In a statement to CNBC, Ryan Watts, CEO of Denali Therapeutics, said the company was continuing its constructive discussions with the FDA and was confident in the strength of the data set it had submitted. The FDA delayed review of the application for three months and is now expected to make its decision by April 5.
Some investors feel a conflict between the flexibility that FDA leaders, like Commissioner Marty Makary, publicly promise and recent decisions made by the agency, said Issi of RBC Capital Markets. That leads some to downplay the likelihood of success for companies whose path to market relies on a certain level of flexibility in what data the agency will accept, Stifel’s Matteis said.
For companies with simple data, the path seems clear, said Christiana Bardon, managing partner of MPM BioImpact. The question for her is how much the FDA should speed up the process of getting drugs to patients for diseases with enormous, unmet need as quickly as possible.

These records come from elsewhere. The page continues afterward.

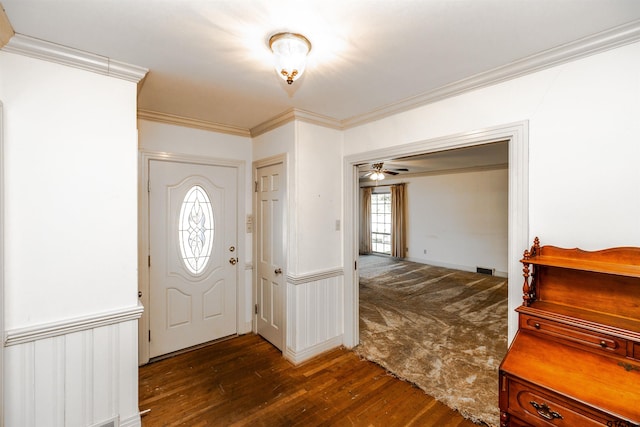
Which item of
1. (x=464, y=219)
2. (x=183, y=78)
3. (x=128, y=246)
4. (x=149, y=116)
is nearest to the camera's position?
(x=128, y=246)

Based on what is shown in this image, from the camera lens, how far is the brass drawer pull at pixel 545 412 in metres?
1.28

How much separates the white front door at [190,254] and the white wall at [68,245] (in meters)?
1.02

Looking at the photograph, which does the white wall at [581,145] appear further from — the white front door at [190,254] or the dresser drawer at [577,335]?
the white front door at [190,254]

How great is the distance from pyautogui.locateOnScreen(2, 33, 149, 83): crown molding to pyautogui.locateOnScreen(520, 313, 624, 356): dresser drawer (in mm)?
2863

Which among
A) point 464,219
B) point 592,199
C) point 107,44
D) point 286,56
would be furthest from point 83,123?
point 464,219

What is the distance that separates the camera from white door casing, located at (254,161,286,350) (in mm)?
3047

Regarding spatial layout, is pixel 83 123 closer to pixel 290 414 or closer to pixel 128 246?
pixel 128 246

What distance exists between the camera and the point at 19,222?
1.66m

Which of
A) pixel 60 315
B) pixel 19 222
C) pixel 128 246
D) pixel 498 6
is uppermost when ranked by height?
pixel 498 6

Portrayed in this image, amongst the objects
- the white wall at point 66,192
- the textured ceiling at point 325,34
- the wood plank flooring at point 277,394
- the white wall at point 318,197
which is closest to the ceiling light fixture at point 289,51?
the textured ceiling at point 325,34

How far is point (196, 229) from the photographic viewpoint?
3.17 meters

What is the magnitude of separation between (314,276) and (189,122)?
81.0 inches

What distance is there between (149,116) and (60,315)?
1894 millimetres

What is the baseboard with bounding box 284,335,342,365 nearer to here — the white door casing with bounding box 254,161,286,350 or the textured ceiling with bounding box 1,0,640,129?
the white door casing with bounding box 254,161,286,350
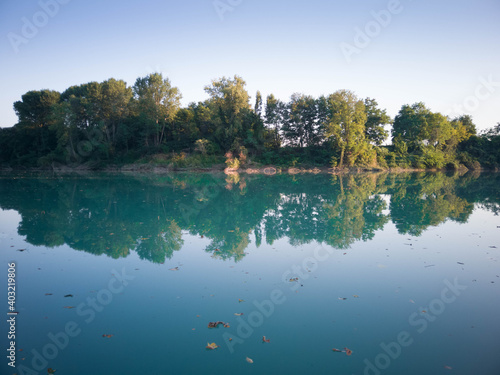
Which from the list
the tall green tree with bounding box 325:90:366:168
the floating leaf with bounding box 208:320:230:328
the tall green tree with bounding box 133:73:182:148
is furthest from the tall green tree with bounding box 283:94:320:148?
the floating leaf with bounding box 208:320:230:328

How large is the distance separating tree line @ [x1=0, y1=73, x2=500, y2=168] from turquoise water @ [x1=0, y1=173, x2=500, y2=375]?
37.3m

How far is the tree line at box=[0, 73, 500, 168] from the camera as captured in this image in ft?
156

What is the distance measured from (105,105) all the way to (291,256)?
5366 cm

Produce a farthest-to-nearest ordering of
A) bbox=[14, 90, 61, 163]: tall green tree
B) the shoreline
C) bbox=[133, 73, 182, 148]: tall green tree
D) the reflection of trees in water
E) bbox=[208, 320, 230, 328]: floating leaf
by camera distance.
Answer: bbox=[14, 90, 61, 163]: tall green tree
bbox=[133, 73, 182, 148]: tall green tree
the shoreline
the reflection of trees in water
bbox=[208, 320, 230, 328]: floating leaf

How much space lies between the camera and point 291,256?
25.4ft

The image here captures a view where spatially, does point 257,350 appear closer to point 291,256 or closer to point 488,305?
point 291,256

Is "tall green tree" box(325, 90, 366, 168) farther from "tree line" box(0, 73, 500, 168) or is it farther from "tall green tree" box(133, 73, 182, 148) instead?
"tall green tree" box(133, 73, 182, 148)

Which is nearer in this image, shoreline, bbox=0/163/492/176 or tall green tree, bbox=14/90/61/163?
shoreline, bbox=0/163/492/176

A senior FDA official, speaking to reporters Thursday on condition of anonymity to speak freely, said the FDA has not changed its position that biomarkers reasonably likely to predict effectiveness can and will get accelerated approval, and that nonrandomized data can get full approval. For this manager, the bar is clear.
“If you develop a treatment for Alzheimer’s disease or Huntington’s disease, and you take someone who is seriously ill and you give them that therapy, and their health starts to improve immediately and dramatically,” the official said. “You take someone in a nursing home with Alzheimer’s, and then they’re discharged, or someone with terminal Huntington’s disease, and they suddenly have no symptoms of Huntington’s disease, you’ll get full regulatory approval with two or three patients.
“We only ask for randomized data when a condition is heterogeneous, when the will to believe is strong, when the therapy is invasive or potentially dangerous, when the size of the effect is difficult to detect, and when the possibility that you are wrong is high,” the official added.